§ **TEXT FOR ANALYSIS**
——————————

In an effort to discourage incidents of research misconduct, a panel of experts has recommended that the federal government create a new national agency, to be known as the Canadian Council for Research Integrity, to provide advice and guidance to universities and research hospitals on how to prevent such cases.
The agency, as proposed, would play mainly an educational and advisory role. It would provide confidential advice to researchers, institutions and funding agencies; gather and disseminate information and data; and develop and promote good educational practices aimed at bolstering research integrity.
“We think there is an urgent need for a new body that can concentrate solely on providing advice to individuals and institutions on research integrity,” said Paul Davenport, chair of the expert panel and former president of the University of Western Ontario.
The 14-member panel was set up in 2009 by the Council of Canadian Academies, an independent agency, at the request of Industry Canada, following reports of several high-profile cases of research misconduct. These included the case of Eric Poehlman, a medical researcher at Université de Montréal found guilty by U.S. authorities of falsifying and fabricating data published in journals and research applications while working in the United States, and that of Ranjit Chandra, a Memorial University science professor accused of falsifying data.
The panel released its report in late October. It recommended that the Canadian Council for Research Integrity, or CCRI, not be responsible for investigating allegations of research misconduct or levying sanctions against those who breach the rules. Those responsibilities would remain with the three major federal research granting councils and the universities. The report said the new agency must be non-threatening so that individuals and institutions will approach it willingly to ask questions and seek guidance.
Dr. Davenport said the panel discussed the division of responsibilities “at great length” and concluded that the best option was to separate the two. “It is difficult, I believe, for the body that is charged with setting the rules and enforcing them to be the same body that is involved in giving confidential advice on particular cases,” he explained.
No one knows how widespread research misconduct is in Canada. The federal granting agencies, known collectively as the Tri-Council, publish data on the number of allegations they receive and the cases they pursue. But, as the panel’s report notes, the problem is thought to be more widespread than these data indicate because the figures don’t cover research that is privately funded and research that falls outside the Tri-Council mandate. Also, some U.S. surveys, asking researchers if they’ve fabricated or falsified research data or witnessed others do so, suggest that scientific fraud may be more prevalent than published figures show.
But, said Dr. Davenport, “We don’t need exact statistics to know that every time there is a serious breach there is the threat that this behaviour will undermine the public’s confidence in both the output of research and in the need for funding it … This is a big, big issue for universities, whatever the frequency of misbehavior.”
The recommendation for a national agency isn’t new; previous committees and reports have called for Canada to establish an agency to promote research integrity, similar to those in several European countries, the U.S., Australia and New Zealand. In the U.S., the Office of Research Integrity is responsible for upholding laws that prohibit research misconduct and investigating allegations of fraud. Those prosecuted under the law can face steep penalties, including prison terms.
The expert panel rejected this approach, opting to maintain Canada’s existing system. “There’s no special law on research integrity in Canada, and we feel the system will work best if we keep it that way,” Dr. Davenport said.

——————————

§ **DATA FOR REVIEW**
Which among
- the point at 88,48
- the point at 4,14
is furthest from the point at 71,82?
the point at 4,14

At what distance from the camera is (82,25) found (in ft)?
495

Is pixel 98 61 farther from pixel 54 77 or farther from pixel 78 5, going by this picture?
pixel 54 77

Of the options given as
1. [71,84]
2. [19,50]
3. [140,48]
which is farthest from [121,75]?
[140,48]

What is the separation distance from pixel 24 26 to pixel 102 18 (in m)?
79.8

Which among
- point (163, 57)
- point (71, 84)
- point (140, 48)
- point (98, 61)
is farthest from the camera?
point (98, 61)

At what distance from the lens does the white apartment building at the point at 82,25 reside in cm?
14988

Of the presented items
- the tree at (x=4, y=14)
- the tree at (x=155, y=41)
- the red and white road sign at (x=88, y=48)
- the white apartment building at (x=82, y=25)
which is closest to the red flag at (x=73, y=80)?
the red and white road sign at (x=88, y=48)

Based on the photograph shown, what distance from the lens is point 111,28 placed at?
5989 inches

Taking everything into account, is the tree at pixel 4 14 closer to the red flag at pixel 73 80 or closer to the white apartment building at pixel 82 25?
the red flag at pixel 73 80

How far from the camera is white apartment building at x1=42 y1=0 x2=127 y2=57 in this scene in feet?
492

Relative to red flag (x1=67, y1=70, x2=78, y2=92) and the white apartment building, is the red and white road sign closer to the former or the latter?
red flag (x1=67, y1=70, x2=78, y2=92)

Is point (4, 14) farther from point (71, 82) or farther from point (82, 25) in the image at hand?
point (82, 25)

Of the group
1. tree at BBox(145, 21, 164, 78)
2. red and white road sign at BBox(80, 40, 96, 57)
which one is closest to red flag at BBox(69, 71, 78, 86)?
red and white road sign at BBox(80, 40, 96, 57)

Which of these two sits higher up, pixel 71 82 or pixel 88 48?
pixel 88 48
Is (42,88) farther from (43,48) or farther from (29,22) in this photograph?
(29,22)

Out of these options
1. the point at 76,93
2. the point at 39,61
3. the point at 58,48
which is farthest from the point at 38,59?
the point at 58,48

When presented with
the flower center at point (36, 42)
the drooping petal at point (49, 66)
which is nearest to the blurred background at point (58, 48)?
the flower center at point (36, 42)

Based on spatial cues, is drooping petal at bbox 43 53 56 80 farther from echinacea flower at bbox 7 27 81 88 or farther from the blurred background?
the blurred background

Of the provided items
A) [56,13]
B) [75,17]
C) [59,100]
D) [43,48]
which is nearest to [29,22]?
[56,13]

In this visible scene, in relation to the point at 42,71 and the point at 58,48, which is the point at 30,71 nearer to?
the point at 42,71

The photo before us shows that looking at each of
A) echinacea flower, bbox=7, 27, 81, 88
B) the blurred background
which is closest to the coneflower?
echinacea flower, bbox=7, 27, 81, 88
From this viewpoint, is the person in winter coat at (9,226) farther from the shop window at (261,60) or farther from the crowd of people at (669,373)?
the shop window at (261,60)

——————————

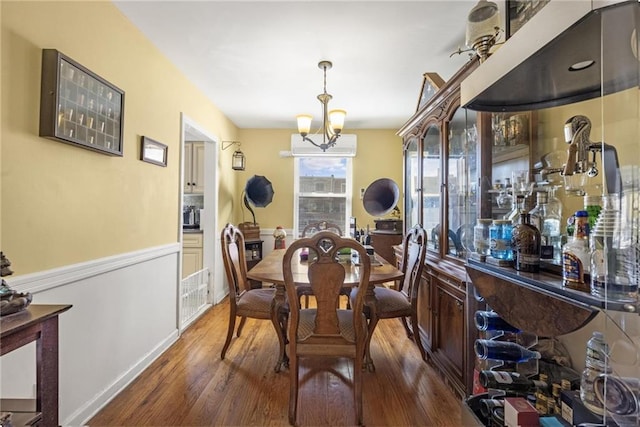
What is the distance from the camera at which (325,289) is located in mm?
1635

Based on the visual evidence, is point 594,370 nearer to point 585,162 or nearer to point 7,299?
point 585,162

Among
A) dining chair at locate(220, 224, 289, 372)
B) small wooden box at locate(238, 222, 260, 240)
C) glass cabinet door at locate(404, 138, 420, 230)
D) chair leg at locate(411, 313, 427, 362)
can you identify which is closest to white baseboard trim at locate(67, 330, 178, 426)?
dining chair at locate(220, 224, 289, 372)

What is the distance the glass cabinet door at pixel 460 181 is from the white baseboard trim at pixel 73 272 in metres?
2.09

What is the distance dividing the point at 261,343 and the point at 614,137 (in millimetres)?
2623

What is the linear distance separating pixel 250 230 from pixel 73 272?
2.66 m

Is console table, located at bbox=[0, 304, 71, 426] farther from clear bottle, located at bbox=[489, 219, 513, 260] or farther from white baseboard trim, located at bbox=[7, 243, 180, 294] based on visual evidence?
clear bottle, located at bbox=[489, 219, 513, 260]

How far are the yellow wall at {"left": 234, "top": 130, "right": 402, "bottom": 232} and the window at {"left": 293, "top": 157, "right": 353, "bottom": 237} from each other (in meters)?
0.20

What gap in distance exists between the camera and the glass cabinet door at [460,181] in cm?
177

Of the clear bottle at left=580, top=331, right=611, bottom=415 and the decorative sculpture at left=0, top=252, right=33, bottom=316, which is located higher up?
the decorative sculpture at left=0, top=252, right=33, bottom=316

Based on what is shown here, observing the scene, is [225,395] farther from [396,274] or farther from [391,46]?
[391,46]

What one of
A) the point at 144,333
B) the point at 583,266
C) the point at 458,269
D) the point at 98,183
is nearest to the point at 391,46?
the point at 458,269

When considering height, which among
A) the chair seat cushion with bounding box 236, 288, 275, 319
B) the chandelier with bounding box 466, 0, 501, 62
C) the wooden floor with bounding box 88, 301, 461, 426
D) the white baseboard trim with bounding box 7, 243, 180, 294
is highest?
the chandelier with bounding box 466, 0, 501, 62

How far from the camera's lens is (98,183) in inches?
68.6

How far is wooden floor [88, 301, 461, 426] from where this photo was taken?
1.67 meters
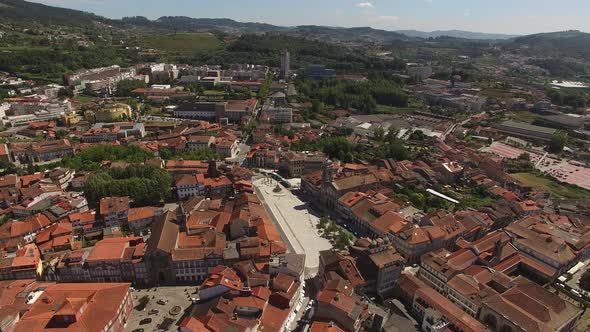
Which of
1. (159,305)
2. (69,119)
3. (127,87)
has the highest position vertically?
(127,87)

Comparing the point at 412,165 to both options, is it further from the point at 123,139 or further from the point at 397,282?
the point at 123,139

——————————

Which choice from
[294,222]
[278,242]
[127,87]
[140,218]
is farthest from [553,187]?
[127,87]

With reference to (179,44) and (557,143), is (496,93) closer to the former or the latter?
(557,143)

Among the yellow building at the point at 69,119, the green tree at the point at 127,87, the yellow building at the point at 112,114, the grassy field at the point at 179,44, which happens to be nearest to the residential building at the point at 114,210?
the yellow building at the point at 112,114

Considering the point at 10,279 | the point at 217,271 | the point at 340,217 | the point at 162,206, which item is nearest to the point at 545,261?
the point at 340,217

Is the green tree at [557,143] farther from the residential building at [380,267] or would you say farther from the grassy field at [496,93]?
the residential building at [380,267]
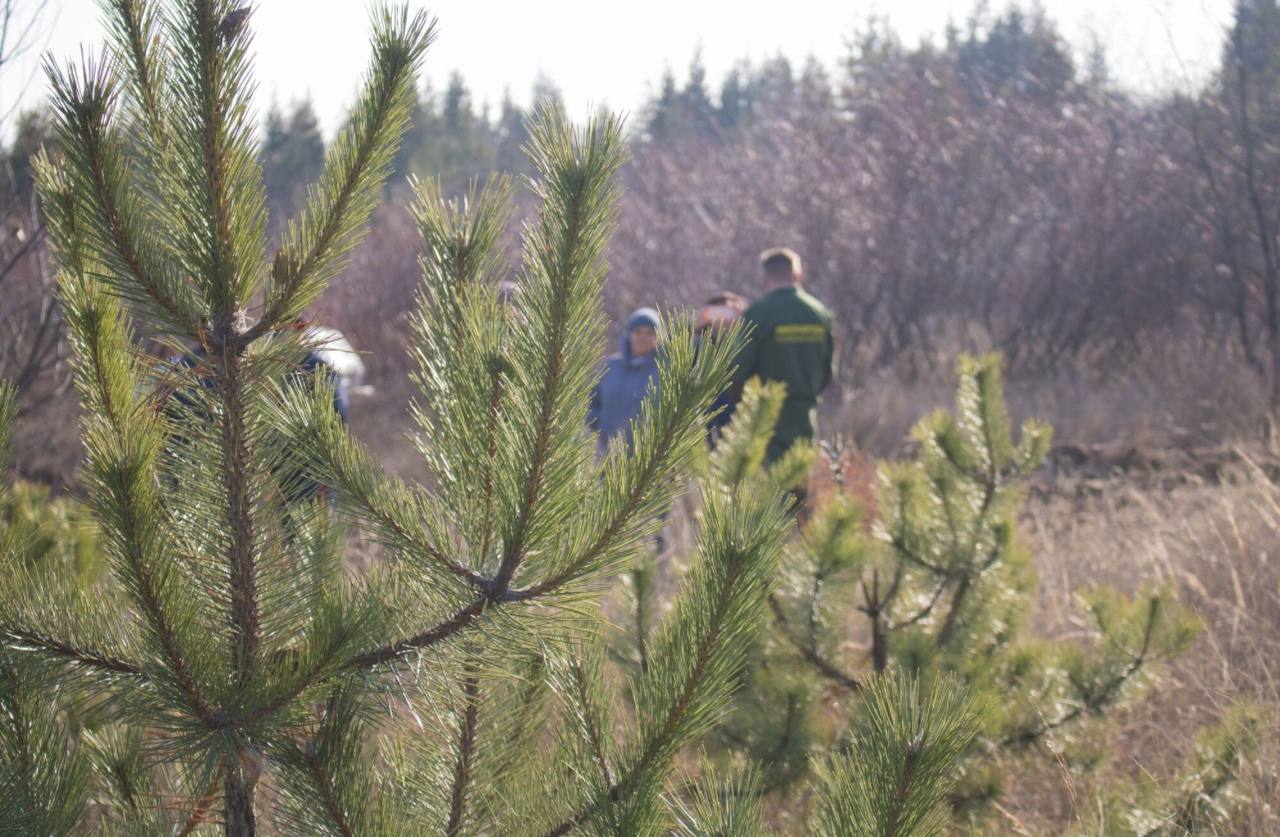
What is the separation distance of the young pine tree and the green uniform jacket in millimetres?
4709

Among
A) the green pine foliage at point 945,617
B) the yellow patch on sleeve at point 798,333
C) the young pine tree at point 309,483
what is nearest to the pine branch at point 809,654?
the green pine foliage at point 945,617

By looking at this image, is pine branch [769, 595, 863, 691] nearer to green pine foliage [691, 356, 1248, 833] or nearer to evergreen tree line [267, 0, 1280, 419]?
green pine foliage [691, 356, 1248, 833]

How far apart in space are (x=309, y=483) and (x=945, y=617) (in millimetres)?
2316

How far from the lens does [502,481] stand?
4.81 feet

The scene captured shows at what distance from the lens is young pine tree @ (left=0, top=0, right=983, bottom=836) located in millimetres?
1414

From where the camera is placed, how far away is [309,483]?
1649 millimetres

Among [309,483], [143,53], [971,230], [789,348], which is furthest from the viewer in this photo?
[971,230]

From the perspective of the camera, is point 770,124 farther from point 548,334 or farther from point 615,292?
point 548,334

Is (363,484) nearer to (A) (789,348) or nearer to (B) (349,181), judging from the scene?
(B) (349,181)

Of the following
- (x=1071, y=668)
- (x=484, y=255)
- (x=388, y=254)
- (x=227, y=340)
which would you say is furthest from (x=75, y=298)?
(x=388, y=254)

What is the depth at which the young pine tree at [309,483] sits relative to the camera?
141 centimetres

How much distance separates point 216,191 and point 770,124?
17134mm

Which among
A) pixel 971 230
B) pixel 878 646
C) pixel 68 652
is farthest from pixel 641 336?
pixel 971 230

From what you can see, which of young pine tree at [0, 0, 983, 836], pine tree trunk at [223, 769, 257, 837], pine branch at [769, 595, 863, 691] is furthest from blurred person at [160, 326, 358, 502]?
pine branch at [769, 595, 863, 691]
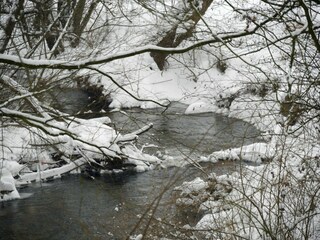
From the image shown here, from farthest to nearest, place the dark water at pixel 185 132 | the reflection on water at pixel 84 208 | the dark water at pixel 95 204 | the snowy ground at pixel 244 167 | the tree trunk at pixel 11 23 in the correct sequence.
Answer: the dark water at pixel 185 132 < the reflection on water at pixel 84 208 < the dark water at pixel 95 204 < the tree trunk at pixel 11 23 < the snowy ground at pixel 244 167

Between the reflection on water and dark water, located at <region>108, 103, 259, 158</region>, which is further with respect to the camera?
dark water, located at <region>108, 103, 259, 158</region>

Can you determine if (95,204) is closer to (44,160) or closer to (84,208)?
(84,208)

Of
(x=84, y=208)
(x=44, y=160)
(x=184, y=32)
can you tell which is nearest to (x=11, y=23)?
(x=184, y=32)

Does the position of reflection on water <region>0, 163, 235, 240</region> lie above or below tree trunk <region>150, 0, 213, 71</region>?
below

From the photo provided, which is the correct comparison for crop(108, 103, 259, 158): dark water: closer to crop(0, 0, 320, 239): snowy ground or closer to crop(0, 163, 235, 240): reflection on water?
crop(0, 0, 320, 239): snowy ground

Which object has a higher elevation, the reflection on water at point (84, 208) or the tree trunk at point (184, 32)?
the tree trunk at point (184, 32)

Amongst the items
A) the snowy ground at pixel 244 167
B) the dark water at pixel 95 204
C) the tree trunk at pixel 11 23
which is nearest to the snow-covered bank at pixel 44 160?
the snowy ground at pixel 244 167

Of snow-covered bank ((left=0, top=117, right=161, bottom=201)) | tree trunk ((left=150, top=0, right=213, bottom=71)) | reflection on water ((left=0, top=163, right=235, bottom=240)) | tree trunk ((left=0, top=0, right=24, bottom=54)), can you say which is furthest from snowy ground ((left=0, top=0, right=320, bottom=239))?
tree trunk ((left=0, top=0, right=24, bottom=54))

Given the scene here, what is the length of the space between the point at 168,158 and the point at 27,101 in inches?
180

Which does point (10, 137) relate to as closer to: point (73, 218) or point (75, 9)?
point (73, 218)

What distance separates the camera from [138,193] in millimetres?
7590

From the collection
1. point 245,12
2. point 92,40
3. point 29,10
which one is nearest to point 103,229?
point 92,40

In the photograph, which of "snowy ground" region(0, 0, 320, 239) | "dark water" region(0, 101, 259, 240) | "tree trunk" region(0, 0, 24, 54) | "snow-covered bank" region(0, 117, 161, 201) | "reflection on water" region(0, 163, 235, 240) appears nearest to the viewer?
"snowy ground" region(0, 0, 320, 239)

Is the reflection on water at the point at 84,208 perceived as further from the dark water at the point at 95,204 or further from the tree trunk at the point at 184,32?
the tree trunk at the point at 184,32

——————————

§ **EXERCISE BRIEF**
Name every person mentioned in the article about the proposed research integrity agency, and give the university the article links to each. Rely only on the article about the proposed research integrity agency.

§ **ANSWER TO THIS TASK**
- Paul Davenport: University of Western Ontario
- Eric Poehlman: Université de Montréal
- Ranjit Chandra: Memorial University